### Task statement
Return the lines beginning at the one that contains "Captured in this" and running to the end of the records, exactly and with nothing else. Omit pictures.

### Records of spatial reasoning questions

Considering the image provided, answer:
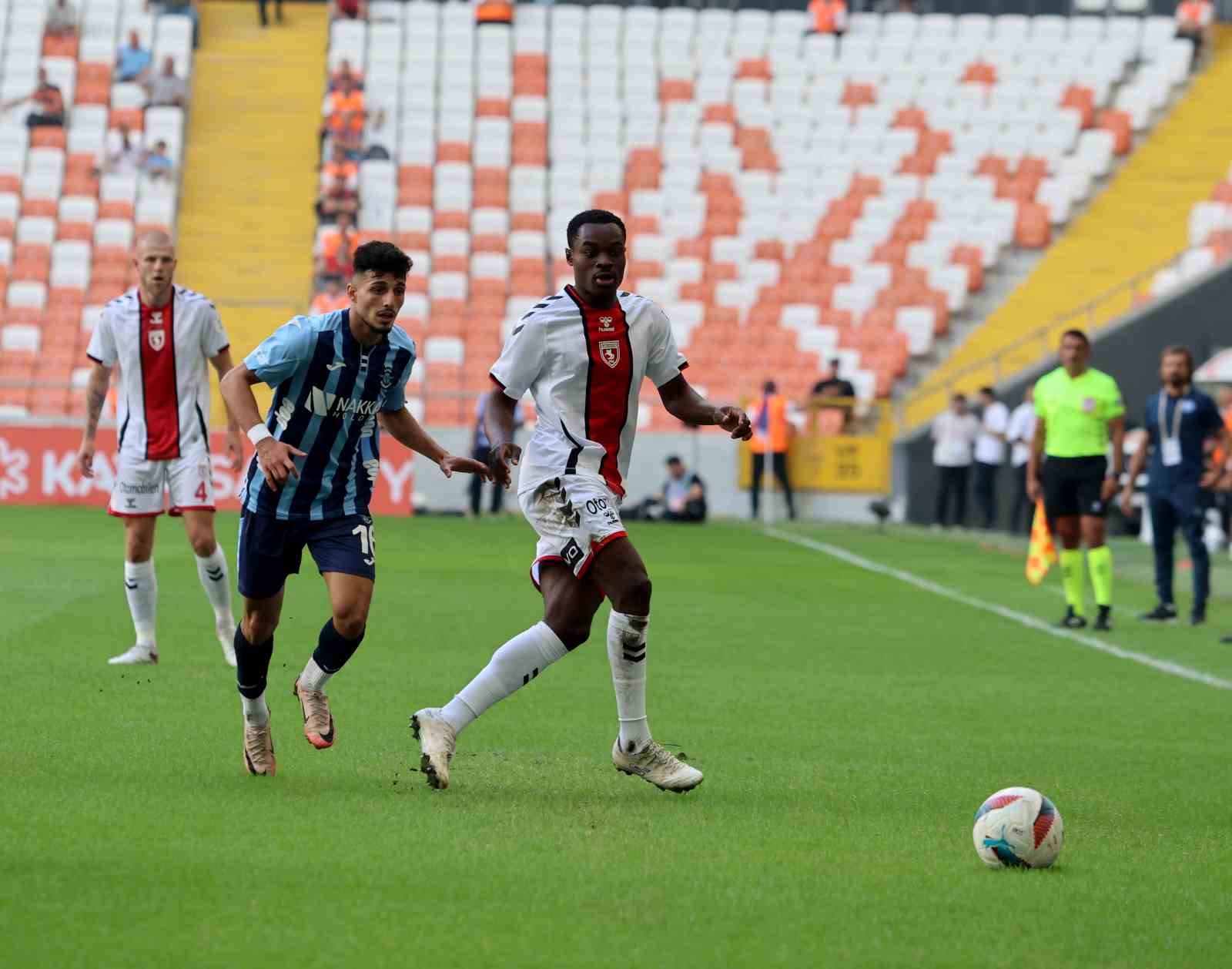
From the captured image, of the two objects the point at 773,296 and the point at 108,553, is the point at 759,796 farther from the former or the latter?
the point at 773,296

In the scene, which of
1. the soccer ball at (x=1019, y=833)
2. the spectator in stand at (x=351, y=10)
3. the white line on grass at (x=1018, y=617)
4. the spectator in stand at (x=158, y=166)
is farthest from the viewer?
the spectator in stand at (x=351, y=10)

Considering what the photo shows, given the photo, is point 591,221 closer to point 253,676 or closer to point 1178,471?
point 253,676

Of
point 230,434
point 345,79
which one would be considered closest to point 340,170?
point 345,79

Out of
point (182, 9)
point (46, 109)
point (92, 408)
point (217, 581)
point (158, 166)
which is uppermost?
point (182, 9)

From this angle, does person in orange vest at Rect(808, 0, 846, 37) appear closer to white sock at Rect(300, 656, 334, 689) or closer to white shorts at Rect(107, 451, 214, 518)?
white shorts at Rect(107, 451, 214, 518)

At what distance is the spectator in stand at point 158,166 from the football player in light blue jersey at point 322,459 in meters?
29.5

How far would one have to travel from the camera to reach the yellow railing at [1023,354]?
88.2 feet

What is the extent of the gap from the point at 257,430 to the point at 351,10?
33.9m

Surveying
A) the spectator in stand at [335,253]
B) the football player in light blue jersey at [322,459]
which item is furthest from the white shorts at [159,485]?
the spectator in stand at [335,253]

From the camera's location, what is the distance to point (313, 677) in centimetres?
745

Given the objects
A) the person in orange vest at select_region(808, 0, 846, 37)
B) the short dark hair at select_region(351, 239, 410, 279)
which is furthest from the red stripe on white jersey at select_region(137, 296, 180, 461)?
the person in orange vest at select_region(808, 0, 846, 37)

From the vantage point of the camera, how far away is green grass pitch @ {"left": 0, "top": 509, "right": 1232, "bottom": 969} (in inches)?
191

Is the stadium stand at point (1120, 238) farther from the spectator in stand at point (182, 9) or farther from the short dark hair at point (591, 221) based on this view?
the short dark hair at point (591, 221)

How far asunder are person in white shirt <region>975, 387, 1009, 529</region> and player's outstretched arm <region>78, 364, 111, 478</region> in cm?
1830
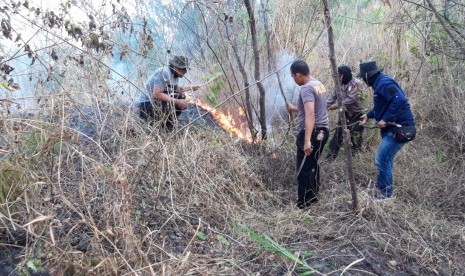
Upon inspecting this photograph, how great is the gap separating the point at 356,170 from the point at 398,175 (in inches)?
21.4

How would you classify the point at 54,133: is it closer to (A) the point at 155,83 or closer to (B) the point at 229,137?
(A) the point at 155,83

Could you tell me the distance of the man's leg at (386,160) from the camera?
501cm

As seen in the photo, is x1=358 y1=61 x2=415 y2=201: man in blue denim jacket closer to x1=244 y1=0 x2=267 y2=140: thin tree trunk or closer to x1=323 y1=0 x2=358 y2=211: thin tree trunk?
x1=323 y1=0 x2=358 y2=211: thin tree trunk

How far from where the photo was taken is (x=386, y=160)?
16.6 ft

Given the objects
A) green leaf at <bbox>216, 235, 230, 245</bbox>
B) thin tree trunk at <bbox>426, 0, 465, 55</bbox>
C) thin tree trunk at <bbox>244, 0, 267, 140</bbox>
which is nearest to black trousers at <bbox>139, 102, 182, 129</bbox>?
thin tree trunk at <bbox>244, 0, 267, 140</bbox>

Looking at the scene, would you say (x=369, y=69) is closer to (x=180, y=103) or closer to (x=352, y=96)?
(x=352, y=96)

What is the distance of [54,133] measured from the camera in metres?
3.43

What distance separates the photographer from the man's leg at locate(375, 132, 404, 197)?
501 cm

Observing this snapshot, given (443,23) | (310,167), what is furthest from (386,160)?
(443,23)

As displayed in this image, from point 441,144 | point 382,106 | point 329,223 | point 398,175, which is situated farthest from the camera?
point 441,144

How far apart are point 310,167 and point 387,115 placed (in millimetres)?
1024

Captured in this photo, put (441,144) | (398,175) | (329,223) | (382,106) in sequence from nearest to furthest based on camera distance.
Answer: (329,223) < (382,106) < (398,175) < (441,144)

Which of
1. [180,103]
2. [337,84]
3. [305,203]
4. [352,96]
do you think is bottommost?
[305,203]

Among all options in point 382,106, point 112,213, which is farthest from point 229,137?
point 112,213
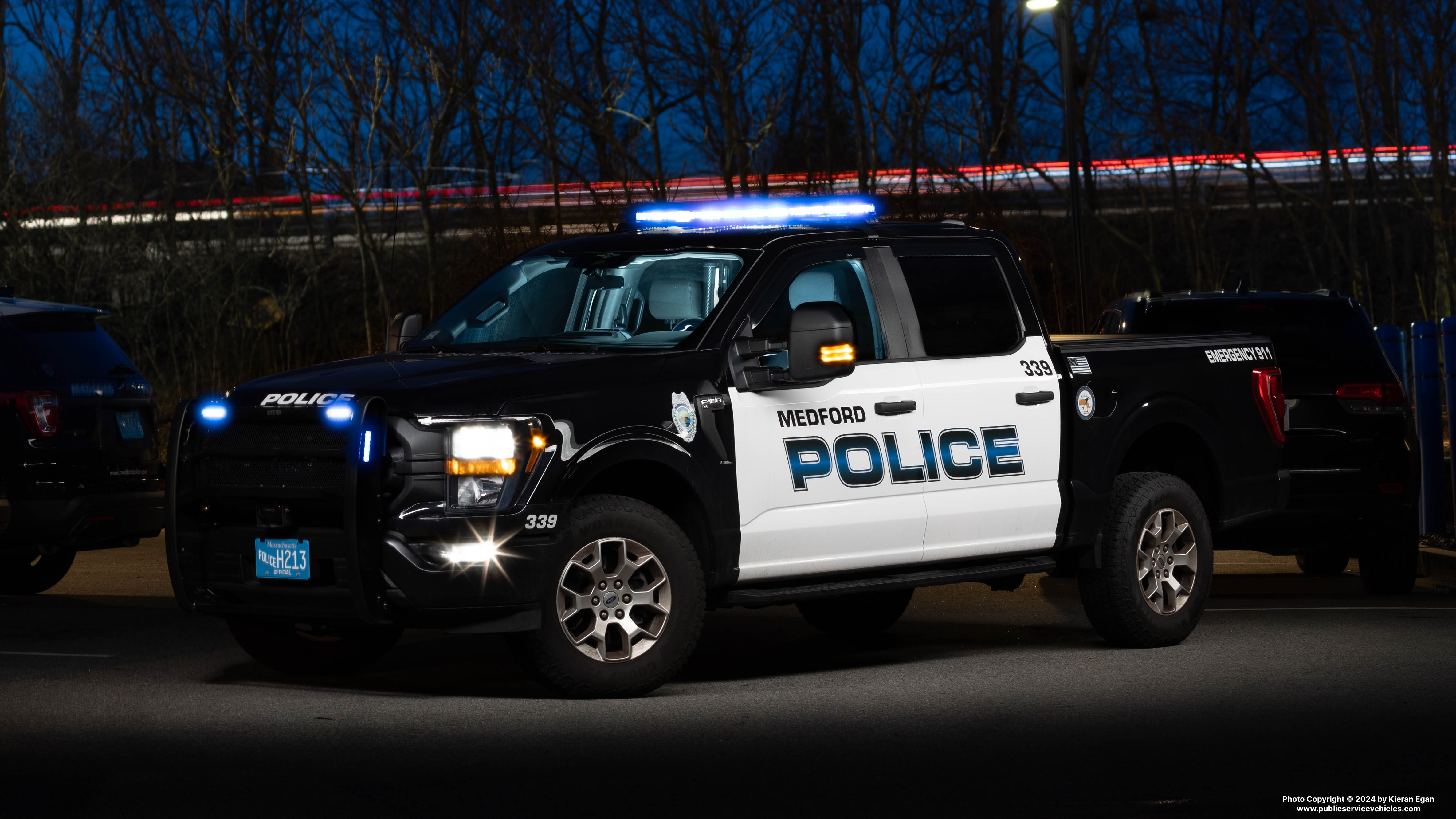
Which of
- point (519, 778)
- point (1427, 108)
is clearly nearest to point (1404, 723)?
point (519, 778)

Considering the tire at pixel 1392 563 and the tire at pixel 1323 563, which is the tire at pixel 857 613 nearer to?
the tire at pixel 1392 563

### Solved exercise
Captured in this photo, put (441,144) | (398,175) | (329,223) | (382,106) in sequence from nearest to furthest based on camera distance.
Answer: (329,223) < (382,106) < (398,175) < (441,144)

Which of
1. [180,103]
2. [337,84]
3. [305,203]
4. [352,96]
do you think is bottommost?
[305,203]

Among all options in point 382,106, point 112,213, which is farthest from point 229,137?
point 112,213
Which of
- point (519, 778)
- point (1427, 108)
is clearly nearest to point (1404, 723)?
point (519, 778)

Considering the tire at pixel 1392 563 and the tire at pixel 1323 563, which is the tire at pixel 857 613 nearer to?
the tire at pixel 1392 563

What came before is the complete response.